◆ TASK TO CARRY OUT
Copy every one of the rows below word for word, keeping each line in its original order.
===== AVAILABLE DATA =====
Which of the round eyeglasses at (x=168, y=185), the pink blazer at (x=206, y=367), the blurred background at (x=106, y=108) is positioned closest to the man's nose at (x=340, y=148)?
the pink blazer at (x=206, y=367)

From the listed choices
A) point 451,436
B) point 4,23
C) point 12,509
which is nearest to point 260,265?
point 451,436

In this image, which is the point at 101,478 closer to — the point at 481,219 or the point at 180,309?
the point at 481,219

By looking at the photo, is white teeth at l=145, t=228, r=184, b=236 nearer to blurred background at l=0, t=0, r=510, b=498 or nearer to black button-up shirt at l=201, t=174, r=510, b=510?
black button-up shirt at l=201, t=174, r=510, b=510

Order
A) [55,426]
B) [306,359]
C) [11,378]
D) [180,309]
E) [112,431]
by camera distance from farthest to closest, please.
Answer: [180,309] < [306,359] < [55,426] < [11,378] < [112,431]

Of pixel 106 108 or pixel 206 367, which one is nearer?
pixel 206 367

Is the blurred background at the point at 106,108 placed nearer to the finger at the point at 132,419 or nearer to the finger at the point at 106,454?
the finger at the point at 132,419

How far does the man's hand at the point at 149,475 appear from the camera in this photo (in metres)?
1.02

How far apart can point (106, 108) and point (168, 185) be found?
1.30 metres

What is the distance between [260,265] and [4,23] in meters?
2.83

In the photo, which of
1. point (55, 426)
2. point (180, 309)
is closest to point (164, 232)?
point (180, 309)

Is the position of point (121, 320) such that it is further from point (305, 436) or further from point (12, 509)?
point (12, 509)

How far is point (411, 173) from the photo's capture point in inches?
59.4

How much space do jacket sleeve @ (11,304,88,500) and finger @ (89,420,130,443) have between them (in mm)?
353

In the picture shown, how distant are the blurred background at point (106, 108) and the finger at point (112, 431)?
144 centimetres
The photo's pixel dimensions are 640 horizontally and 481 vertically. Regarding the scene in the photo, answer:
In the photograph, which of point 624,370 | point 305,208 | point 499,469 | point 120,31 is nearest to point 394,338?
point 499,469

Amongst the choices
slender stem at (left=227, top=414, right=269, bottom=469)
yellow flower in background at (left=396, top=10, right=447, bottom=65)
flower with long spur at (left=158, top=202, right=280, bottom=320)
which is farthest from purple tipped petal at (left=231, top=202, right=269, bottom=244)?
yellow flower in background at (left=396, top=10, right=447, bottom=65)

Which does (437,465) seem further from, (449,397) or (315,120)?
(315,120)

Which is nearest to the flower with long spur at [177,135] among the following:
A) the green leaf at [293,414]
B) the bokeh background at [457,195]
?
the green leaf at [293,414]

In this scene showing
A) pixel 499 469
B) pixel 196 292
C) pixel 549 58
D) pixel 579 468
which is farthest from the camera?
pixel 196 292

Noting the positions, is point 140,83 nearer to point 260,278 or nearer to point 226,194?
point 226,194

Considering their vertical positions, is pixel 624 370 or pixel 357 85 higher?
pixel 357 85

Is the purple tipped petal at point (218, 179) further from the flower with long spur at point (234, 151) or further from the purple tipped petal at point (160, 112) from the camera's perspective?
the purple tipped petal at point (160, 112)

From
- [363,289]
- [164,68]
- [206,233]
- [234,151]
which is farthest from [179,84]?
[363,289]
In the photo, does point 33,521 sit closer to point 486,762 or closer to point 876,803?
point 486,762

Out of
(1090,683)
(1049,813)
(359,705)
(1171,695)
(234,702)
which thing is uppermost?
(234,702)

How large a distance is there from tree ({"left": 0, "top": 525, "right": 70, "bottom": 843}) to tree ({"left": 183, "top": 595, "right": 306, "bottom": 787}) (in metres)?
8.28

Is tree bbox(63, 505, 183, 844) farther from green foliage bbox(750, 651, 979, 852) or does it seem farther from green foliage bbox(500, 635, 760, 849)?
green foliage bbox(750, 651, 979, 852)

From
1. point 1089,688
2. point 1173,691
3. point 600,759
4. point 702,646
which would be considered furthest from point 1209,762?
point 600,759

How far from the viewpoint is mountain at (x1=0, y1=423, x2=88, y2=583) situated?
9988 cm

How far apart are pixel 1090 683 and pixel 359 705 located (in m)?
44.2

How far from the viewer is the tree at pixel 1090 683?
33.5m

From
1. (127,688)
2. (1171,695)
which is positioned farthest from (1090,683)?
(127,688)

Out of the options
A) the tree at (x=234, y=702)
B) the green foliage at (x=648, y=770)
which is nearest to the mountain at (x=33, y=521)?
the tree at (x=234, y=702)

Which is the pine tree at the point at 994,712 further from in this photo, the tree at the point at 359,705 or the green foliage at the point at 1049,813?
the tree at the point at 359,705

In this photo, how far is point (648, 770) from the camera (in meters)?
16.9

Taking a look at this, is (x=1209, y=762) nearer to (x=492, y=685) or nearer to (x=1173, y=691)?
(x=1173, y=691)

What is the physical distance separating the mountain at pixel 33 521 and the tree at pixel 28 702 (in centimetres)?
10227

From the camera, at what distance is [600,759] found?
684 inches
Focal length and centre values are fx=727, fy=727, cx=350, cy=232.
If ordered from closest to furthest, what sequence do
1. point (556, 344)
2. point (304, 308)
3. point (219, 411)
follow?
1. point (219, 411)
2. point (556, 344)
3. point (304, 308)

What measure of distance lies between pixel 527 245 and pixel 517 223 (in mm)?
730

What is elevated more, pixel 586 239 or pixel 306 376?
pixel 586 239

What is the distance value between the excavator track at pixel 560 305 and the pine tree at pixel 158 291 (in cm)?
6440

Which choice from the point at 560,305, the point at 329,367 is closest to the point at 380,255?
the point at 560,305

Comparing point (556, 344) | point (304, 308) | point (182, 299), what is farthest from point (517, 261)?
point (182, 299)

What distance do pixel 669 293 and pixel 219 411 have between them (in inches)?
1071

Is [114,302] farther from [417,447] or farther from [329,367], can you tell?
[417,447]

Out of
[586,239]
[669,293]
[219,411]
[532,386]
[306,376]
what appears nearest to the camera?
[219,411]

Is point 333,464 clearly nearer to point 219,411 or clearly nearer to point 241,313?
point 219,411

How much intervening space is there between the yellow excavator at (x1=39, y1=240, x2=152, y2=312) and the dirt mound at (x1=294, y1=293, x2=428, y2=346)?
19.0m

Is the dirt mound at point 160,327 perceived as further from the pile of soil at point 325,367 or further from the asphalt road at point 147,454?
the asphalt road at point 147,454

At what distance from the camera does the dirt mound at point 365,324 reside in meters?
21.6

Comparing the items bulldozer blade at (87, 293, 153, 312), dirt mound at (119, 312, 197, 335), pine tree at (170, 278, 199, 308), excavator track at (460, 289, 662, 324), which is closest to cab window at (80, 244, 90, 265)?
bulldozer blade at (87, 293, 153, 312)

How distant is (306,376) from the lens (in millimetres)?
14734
=====
◆ COMPLETE RESPONSE
Which of the round eyeglasses at (x=168, y=185), the pink blazer at (x=206, y=367), the blurred background at (x=106, y=108) is positioned closest to the man's nose at (x=340, y=148)?
the pink blazer at (x=206, y=367)

From the listed choices
A) point 451,436
B) point 4,23
C) point 12,509
which is nearest to point 260,265?
point 451,436

In this image, which is the point at 101,478 closer to — the point at 481,219 or the point at 180,309?
the point at 481,219

By looking at the photo, is white teeth at l=145, t=228, r=184, b=236 nearer to blurred background at l=0, t=0, r=510, b=498 or nearer to black button-up shirt at l=201, t=174, r=510, b=510?
black button-up shirt at l=201, t=174, r=510, b=510

Order
A) [55,426]
B) [306,359]
C) [11,378]
D) [180,309]
E) [112,431]
by camera distance from farthest to closest, please.
Answer: [180,309] < [306,359] < [55,426] < [11,378] < [112,431]

Of pixel 106 108 or pixel 206 367, which one is nearer?
pixel 206 367

Is the blurred background at the point at 106,108 placed nearer to the finger at the point at 132,419 or nearer to the finger at the point at 106,454?
the finger at the point at 132,419

How far does the man's hand at the point at 149,475 appear from the camera in this photo (in metres)?
1.02

How far apart can point (106, 108) and point (168, 185) be found?
1.30 metres

What is the distance between [260,265] and [4,23] in meters?
2.83

In the photo, which of
1. point (55, 426)
2. point (180, 309)
is closest to point (164, 232)?
point (180, 309)

Is the position of point (121, 320) such that it is further from point (305, 436) or further from point (12, 509)?
point (12, 509)

How far is point (411, 173) from the photo's capture point in inches?
59.4

How much space do jacket sleeve @ (11,304,88,500) and finger @ (89,420,130,443) have between them (in mm)?
353

In the picture shown, how distant are the blurred background at point (106, 108) and the finger at point (112, 431)?
144 centimetres
The photo's pixel dimensions are 640 horizontally and 481 vertically. Regarding the scene in the photo, answer:
In the photograph, which of point 624,370 | point 305,208 | point 499,469 | point 120,31 is nearest to point 394,338?
point 499,469

Amongst the choices
slender stem at (left=227, top=414, right=269, bottom=469)
yellow flower in background at (left=396, top=10, right=447, bottom=65)
flower with long spur at (left=158, top=202, right=280, bottom=320)
which is farthest from purple tipped petal at (left=231, top=202, right=269, bottom=244)?
yellow flower in background at (left=396, top=10, right=447, bottom=65)

Which does (437,465) seem further from, (449,397) or (315,120)?
(315,120)

Which is nearest to the flower with long spur at [177,135] among the following:
A) the green leaf at [293,414]
B) the bokeh background at [457,195]
?
the green leaf at [293,414]

In this scene showing
A) pixel 499 469
B) pixel 196 292
C) pixel 549 58
D) pixel 579 468
which is farthest from the camera?
pixel 196 292

Noting the positions, is point 140,83 nearer to point 260,278 or nearer to point 226,194?
point 226,194

Considering their vertical positions, is pixel 624 370 or pixel 357 85 higher?
pixel 357 85

Is the purple tipped petal at point (218, 179) further from the flower with long spur at point (234, 151) or further from the purple tipped petal at point (160, 112) from the camera's perspective?
the purple tipped petal at point (160, 112)

From
- [363,289]
- [164,68]
- [206,233]
- [234,151]
which is farthest from [179,84]?
[363,289]
In the photo, does point 33,521 sit closer to point 486,762 or closer to point 876,803?
point 486,762

Out of
(1090,683)
(1049,813)
(359,705)
(1171,695)
(234,702)
which thing is uppermost?
(234,702)

How large a distance is there from tree ({"left": 0, "top": 525, "right": 70, "bottom": 843}) to tree ({"left": 183, "top": 595, "right": 306, "bottom": 787}) (in metres)?
8.28

Is tree bbox(63, 505, 183, 844) farther from green foliage bbox(750, 651, 979, 852) or does it seem farther from green foliage bbox(500, 635, 760, 849)?
green foliage bbox(750, 651, 979, 852)

From
1. point 1089,688
2. point 1173,691
3. point 600,759
4. point 702,646
which would be considered furthest from point 1209,762?
point 600,759

How far from the viewpoint is mountain at (x1=0, y1=423, x2=88, y2=583) situated?
9988 cm

How far apart are pixel 1090 683 and pixel 359 705 located (in m)?
44.2

How far from the viewer is the tree at pixel 1090 683?
33.5m

From
1. (127,688)
2. (1171,695)
which is positioned farthest from (1090,683)?
(127,688)

Out of the options
A) the tree at (x=234, y=702)
B) the green foliage at (x=648, y=770)
which is nearest to the mountain at (x=33, y=521)?
the tree at (x=234, y=702)

Which is the pine tree at the point at 994,712 further from in this photo, the tree at the point at 359,705 or the green foliage at the point at 1049,813?
the tree at the point at 359,705

In this photo, how far is point (648, 770) from the camera (in meters)?
16.9

Taking a look at this, is (x=1209, y=762) nearer to (x=492, y=685) or nearer to (x=1173, y=691)?
(x=1173, y=691)

What is the physical distance separating the mountain at pixel 33 521 and the tree at pixel 28 702 (in centimetres)?
10227

From the camera, at what distance is [600,759] found?
684 inches
Focal length and centre values are fx=727, fy=727, cx=350, cy=232.
If ordered from closest to furthest, what sequence do
1. point (556, 344)
2. point (304, 308)
3. point (219, 411)
follow?
1. point (219, 411)
2. point (556, 344)
3. point (304, 308)

What measure of distance lies between pixel 527 245 and pixel 517 223 (in mm)?
730

What is elevated more, pixel 586 239 or pixel 306 376?
pixel 586 239

What is the distance value between the excavator track at pixel 560 305 and the pine tree at pixel 158 291 (in cm)?
6440

Which choice from the point at 560,305, the point at 329,367 is closest to the point at 380,255?
the point at 560,305

Comparing point (556, 344) | point (304, 308) | point (182, 299), what is farthest from point (517, 261)?
point (182, 299)

What distance do pixel 669 293 and pixel 219 411 have between them (in inches)?
1071

Is [114,302] farther from [417,447] or farther from [329,367], can you tell?
[417,447]

Out of
[586,239]
[669,293]
[219,411]
[532,386]
[306,376]
what appears nearest to the camera?
[219,411]

Is point 333,464 clearly nearer to point 219,411 or clearly nearer to point 241,313?
point 219,411

How much intervening space is there between the yellow excavator at (x1=39, y1=240, x2=152, y2=312) and the dirt mound at (x1=294, y1=293, x2=428, y2=346)?
19.0m

Is the dirt mound at point 160,327 perceived as further from the pile of soil at point 325,367 or further from the asphalt road at point 147,454?
the asphalt road at point 147,454

At what distance from the camera does the dirt mound at point 365,324 reside in meters?
21.6

Comparing the items bulldozer blade at (87, 293, 153, 312), dirt mound at (119, 312, 197, 335), pine tree at (170, 278, 199, 308), excavator track at (460, 289, 662, 324), which is closest to cab window at (80, 244, 90, 265)?
bulldozer blade at (87, 293, 153, 312)

How distant is (306,376) from the lens (in millimetres)?
14734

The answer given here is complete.